GOD’S WORD FOR AUGUST 19 ~ ~ John 8:12 ~ ~ “Then Jesus again spoke to them, saying, “I am the Light of the world; the one who follows Me will not walk in the darkness, but will have the Light of life.”

One of the more challenging concepts that students of the Bible sometimes run into is the seemingly contradictory nature of a changing, changeless God. As I mentioned earlier, God is immutable. He does not change.

We read in Malachi, “For I, the Lord, do not change” (3:6). And in Hebrews, “Jesus Christ is the same yesterday and today and forever” (13:8). so the question arises, if God doesn’t change, how can He change His mind, as He did with Jonah and Nineveh (Jonah 3:10) or Moses and the Israelites (Exodus 32:14)?

The best way I know to explain what happens when the changeless God seems to change His mind is to look at the verse in James that reads, “Every good thing given and every perfect gift is from above, coming down from the Father of lights, with whom there is no variation or shifting shadow.” (1:17)

As we see in this verse, and as we know through the revelation of Scripture, God is the Creator of the lights above—the Creator of the stars and the sun. The star in our solar system is the sun, which gets its source from the Father of Lights. The sun stays hot—it never needs to be heated back up. Over these thousands of years, it has never dimmed.

Yet, despite its changelessness, a shifting shadow is associated with the sun. We call it nighttime. When nighttime occurs, darkness covers half of the earth. As the other half experiences the light of the sun, the half that is turned away experiences the shadow of night.

As James wrote, there is no shifting shadow with the Father of lights. Yet you and I deal with shadows in our lives every day. We experience darkness even though the sun hasn’t changed because as the earth turns away from the sun, we enter into a shadow. The sun is consistent, constant, and regular, but the shadow comes because we move away.

We sometimes experience what we consider to be a change in His mind because as we turn, our distance from God casts spiritual shadows. He hasn’t changed; our experience of Him has just adjusted to our turn.

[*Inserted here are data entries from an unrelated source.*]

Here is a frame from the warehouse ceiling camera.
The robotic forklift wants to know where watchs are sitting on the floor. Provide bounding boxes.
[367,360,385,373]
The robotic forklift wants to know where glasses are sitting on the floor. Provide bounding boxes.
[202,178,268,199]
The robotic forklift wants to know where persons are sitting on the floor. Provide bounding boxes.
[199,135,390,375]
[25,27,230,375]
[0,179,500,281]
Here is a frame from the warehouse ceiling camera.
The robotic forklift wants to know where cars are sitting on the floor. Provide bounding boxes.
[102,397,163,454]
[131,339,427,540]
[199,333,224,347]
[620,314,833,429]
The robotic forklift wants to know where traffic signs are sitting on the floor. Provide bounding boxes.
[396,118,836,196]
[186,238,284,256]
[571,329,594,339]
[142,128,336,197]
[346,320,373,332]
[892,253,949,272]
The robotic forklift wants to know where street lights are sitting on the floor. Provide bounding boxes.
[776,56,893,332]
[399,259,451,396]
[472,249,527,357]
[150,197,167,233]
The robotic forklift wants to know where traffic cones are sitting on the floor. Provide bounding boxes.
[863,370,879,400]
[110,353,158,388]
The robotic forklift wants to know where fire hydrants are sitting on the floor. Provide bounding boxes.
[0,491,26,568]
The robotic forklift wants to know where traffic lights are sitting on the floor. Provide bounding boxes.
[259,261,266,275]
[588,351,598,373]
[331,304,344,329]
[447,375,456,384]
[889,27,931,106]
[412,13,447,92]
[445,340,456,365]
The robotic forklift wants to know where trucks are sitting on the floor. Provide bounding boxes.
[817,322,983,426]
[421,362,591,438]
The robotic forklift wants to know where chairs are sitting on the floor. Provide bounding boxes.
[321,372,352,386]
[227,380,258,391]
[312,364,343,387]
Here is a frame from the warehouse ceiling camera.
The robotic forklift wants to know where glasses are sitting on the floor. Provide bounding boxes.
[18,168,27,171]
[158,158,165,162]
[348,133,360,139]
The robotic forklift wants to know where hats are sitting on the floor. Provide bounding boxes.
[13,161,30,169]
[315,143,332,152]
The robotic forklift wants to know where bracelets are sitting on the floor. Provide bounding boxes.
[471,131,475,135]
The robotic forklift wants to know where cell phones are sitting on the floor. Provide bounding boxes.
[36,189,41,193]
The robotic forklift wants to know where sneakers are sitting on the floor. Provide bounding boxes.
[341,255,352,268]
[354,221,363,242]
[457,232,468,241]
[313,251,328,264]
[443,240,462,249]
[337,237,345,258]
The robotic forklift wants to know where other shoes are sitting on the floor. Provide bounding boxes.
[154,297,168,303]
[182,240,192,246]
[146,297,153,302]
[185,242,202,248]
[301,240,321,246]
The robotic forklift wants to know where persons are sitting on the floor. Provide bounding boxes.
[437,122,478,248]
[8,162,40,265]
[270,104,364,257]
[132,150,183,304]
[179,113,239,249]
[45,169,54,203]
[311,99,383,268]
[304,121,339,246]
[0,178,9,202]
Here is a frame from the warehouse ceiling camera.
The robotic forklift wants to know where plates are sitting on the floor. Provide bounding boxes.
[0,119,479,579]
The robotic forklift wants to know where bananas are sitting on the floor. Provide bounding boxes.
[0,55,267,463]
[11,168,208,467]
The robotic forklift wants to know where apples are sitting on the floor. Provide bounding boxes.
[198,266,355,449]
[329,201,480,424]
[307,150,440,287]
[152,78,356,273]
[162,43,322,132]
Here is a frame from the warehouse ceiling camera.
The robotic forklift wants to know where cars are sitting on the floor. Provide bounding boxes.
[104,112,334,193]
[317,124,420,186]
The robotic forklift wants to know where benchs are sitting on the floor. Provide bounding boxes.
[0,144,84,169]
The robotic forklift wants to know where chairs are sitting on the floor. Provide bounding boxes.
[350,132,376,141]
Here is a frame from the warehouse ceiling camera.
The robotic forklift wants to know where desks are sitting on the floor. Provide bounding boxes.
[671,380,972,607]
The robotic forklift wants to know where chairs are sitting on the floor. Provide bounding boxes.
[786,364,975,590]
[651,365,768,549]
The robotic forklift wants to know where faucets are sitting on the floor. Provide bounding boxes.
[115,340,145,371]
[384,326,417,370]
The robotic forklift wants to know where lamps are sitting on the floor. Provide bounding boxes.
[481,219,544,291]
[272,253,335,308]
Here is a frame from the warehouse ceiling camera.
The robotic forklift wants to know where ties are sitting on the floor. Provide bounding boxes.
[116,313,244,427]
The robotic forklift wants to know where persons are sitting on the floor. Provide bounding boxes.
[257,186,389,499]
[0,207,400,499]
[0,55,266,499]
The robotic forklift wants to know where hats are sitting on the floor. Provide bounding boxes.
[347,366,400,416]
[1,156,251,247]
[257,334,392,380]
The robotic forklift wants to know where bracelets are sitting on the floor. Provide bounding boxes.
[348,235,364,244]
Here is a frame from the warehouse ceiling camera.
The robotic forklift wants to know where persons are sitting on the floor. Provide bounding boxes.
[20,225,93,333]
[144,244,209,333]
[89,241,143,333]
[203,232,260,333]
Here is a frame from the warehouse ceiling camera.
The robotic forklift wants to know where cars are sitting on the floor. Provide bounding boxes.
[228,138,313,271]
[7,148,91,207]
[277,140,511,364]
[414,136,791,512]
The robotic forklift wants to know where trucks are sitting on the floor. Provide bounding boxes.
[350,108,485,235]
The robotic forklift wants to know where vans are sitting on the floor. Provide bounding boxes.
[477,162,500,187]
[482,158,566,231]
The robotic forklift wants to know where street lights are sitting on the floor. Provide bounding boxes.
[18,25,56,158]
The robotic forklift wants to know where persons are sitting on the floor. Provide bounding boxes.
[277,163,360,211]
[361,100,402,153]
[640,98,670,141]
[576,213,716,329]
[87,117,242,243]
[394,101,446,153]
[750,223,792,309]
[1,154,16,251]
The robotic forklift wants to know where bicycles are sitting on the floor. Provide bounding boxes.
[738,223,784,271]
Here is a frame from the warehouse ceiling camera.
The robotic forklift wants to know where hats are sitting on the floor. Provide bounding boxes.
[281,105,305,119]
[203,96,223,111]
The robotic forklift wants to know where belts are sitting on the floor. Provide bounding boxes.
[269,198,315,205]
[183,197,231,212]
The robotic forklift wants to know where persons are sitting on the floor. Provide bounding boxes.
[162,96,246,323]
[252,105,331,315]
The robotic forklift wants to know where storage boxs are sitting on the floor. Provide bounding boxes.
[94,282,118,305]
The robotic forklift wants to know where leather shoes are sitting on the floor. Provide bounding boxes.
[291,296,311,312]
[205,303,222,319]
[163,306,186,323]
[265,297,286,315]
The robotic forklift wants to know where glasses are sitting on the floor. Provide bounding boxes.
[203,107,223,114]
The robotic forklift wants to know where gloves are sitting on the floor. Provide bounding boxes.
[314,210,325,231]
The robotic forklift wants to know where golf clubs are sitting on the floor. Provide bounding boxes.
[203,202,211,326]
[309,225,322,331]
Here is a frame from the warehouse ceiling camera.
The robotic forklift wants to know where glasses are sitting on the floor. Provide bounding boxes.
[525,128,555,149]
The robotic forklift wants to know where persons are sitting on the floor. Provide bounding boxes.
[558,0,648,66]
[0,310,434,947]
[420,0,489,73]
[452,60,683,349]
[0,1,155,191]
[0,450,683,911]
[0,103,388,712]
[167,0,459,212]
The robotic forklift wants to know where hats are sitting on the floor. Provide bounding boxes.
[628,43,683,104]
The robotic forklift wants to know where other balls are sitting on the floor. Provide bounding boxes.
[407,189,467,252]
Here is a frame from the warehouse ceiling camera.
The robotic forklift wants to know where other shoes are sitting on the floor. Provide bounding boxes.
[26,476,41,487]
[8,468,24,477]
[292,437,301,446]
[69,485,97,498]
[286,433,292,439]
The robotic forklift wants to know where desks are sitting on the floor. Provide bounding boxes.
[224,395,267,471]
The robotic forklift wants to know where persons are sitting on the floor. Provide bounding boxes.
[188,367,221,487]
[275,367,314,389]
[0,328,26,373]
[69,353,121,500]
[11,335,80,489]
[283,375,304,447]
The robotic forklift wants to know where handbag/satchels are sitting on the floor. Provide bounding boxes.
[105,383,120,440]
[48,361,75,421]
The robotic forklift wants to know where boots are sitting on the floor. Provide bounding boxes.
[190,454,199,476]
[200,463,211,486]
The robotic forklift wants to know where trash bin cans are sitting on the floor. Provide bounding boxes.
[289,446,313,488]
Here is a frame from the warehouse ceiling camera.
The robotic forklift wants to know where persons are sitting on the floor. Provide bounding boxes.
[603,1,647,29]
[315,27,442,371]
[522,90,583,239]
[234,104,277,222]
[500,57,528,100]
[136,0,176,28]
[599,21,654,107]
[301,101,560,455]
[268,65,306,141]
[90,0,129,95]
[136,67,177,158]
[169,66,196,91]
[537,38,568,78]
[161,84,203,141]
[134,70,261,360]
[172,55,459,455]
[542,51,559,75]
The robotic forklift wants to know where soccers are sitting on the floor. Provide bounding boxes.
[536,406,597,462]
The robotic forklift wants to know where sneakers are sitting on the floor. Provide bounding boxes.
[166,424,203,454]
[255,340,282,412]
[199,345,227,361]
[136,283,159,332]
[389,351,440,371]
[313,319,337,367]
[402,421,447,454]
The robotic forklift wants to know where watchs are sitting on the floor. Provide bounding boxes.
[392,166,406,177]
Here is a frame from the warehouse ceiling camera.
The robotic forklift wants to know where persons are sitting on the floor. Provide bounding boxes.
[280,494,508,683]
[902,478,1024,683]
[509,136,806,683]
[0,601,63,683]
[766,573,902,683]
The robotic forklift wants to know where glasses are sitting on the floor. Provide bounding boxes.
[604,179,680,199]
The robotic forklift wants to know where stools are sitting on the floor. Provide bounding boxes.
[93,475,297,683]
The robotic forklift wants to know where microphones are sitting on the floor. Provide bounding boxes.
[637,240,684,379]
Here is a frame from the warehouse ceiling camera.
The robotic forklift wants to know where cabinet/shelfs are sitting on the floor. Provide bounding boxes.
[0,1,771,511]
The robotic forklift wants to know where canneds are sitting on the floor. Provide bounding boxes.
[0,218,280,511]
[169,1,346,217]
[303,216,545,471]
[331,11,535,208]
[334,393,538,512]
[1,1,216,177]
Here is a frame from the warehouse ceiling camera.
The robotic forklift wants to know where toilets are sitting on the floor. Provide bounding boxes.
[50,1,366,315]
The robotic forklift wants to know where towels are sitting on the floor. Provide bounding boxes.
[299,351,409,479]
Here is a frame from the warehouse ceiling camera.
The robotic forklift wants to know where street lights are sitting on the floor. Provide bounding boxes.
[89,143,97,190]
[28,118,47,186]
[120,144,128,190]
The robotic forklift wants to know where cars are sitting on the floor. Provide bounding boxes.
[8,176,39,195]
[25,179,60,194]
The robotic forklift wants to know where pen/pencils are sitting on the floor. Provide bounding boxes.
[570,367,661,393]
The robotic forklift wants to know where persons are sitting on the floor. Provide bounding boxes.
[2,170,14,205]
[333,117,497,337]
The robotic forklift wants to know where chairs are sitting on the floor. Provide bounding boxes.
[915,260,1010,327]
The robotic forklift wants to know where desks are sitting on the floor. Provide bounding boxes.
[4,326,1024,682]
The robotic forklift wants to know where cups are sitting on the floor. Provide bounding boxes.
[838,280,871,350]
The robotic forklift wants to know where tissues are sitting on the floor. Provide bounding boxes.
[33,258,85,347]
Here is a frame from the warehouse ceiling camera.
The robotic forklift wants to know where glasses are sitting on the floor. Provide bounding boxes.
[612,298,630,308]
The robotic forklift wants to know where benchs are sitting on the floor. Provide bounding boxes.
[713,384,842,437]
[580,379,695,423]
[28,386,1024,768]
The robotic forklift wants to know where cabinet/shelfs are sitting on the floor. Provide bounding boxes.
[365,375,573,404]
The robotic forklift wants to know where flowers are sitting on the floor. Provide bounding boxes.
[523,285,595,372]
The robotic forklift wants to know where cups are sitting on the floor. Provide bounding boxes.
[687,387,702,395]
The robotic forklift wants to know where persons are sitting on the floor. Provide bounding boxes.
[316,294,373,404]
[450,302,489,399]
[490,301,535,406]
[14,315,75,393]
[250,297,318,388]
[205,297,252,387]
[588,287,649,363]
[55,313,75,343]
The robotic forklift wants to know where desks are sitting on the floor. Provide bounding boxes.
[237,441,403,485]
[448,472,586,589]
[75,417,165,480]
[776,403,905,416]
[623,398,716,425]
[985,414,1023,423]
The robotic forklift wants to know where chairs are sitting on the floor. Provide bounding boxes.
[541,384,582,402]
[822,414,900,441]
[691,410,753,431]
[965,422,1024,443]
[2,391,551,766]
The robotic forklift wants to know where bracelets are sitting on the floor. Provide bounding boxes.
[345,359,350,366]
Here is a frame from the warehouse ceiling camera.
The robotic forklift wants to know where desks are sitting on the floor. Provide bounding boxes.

The Bible tells us that God repented of destroying Nineveh because the people stopped turning away form Him and turned back to Him.

He also repented of destroying the Israelites because Moses turned towards Him, appealing to the intimacy of their connection and voicing a plea based on God’s own character on behalf of the people he was shepherding.

When we adjust to or highlight God’s character and His way, light comes where there once was darkness simply because we’re turning toward Him.